Pratt & Whitney : le chemin qui mène au développement de moteurs militaires avec la fabrication additive

Credit: United Technologies Corporation – Pratt & Whitney Division.

De nombreux avions militaires, en particulier les chasseurs, ont besoin de moteurs présentant des différences notables par rapport aux avions commerciaux. Ils présentent des profils de vol différents et effectuent des tâches variées. Ces différences amènent continuellement les fabricants de moteurs à réévaluer les priorités et les ressources au niveau de la fabrication. Il est intéressant de noter qu’avec le large éventail de technologies qui peuvent être exploitées pour obtenir les performances souhaitées, la fabrication additive reste une technologie de choix car elle répond à des objectifs différents. Une conversation avec Jesse Boyer, de Pratt & Whitney, nous éclaire sur ces objectifs.

Reconnue pour la conception, la fabrication et l’entretien de moteurs d’avions et de groupes auxiliaires de puissance, Pratt & Whitney (P&W), filiale de RTX Corporation (anciennement Raytheon Technologies), fabrique également des turbines à gaz à usage industriel et des moteurs de propulsion marine.

Comme la plupart des défenseurs de la fabrication additive, les premières années de Pratt & Whitney en tant qu’utilisateur ont été consacrées à la compréhension et à la réponse aux 4Ws (en anglais : what, why, where & who) de la technologie : quoi, pourquoi, où et qui. Nous étions dans les années 1980.

Cela signifiait « qu’est-ce que la fabrication additive (à l’époque, le prototypage rapide), où pensons-nous que la technologie pourrait être exploitée et qui sont les principales parties prenantes », explique Jesse Boyer, Senior Technical Fellow pour la fabrication additive chez Pratt & Whitney. Si la réponse aux 4Ws reste essentielle dans la courbe d’adoption, la beauté du voyage réside dans la manière dont chaque utilisateur a tiré le meilleur parti de la maturation de la technologie et des applications qu’il a réalisées.

La stratégie de fabrication additive (FA) de Pratt & Whitney : Premiers pas et progression

35 ans plus tard, après leurs premiers investissements dans l’impression 3D SLA, l’évolution de P&W révèle que si les fabricants de moteurs n’ont pas fait les mêmes gros titres que les autres industriels, cela ne signifie pas qu’ils sont restés immobiles.

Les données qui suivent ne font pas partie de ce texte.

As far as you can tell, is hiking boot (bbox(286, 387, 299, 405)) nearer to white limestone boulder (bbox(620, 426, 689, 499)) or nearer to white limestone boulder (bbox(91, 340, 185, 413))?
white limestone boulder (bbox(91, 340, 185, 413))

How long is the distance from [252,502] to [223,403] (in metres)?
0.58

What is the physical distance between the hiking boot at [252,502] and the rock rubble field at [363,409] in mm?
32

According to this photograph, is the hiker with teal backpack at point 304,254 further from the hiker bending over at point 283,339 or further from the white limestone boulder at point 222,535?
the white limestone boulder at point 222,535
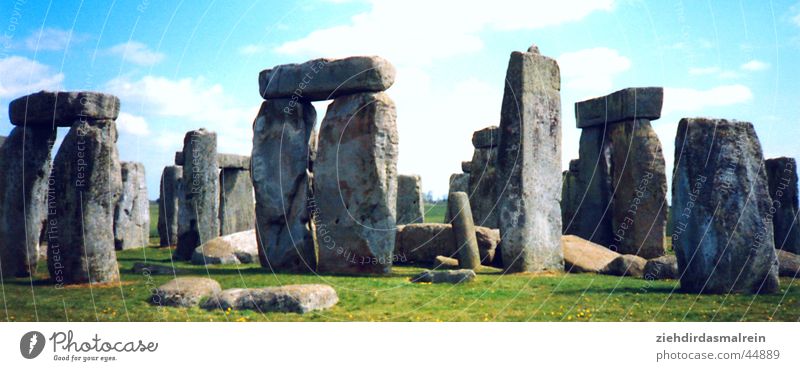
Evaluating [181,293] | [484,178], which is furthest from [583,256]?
[181,293]

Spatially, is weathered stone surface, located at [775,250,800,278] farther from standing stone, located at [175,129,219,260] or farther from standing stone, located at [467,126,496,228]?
Result: standing stone, located at [175,129,219,260]

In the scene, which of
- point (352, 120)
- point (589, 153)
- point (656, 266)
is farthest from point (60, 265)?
point (589, 153)

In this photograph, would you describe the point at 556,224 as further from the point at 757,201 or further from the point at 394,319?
the point at 394,319

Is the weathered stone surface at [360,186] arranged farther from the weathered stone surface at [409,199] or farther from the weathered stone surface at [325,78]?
the weathered stone surface at [409,199]

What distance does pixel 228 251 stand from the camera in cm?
2012

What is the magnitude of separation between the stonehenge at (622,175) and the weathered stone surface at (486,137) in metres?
4.35

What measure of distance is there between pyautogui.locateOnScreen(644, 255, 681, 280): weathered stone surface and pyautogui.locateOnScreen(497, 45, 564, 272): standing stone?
7.36ft

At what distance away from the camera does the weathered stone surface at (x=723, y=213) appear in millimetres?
12641

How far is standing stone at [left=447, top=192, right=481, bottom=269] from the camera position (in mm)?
18391

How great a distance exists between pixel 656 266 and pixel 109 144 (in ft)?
34.4

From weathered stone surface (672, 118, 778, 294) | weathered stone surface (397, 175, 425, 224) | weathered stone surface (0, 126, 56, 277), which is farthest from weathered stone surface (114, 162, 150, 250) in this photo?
weathered stone surface (672, 118, 778, 294)

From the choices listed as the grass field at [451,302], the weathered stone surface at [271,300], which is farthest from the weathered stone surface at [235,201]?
the weathered stone surface at [271,300]

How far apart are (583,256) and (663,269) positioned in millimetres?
2857

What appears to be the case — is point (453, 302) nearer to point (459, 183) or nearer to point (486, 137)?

Jesse Boyer, Senior Technical Fellow pour la fabrication additive chez Pratt & Whitney

« Au milieu des années 1990, nous avons continué à étendre notre expérience des plastiques, des polymères et de la cire aux composants non métalliques à base de poudre. Les progrès réalisés dans le domaine de la fusion sur lit de poudre ont permis d’étendre les capacités et les connaissances à des éléments tels que les pièces imbriquées et les structures non soutenues. Au-delà de l’utilisation de la technologie pour des pièces de démonstration de base, P&W s’est montrée très innovante en utilisant ces matériaux avancés dans l’ensemble de l’atelier pour l’outillage, la fixation et les aides visuelles. Au début des années 2000, nous avons continué à suivre les progrès des poudres métalliques disponibles et avons entamé notre voyage interne dans les métaux. Cette démarche a été facilitée par notre capacité unique à fabriquer des poudres et par la maturité croissante des équipements additifs disponibles », souligne Boyer.

Il est intéressant de noter que la stratégie de P&W en matière de FA est assez similaire à celle de la plupart des multinationales qui exploraient cette technologie à l’époque. Cette stratégie peut être résumée en deux étapes clés : D’abord l’acquisition de procédés de FA et la mise en place d’installations/centres de production dédiés à la FA.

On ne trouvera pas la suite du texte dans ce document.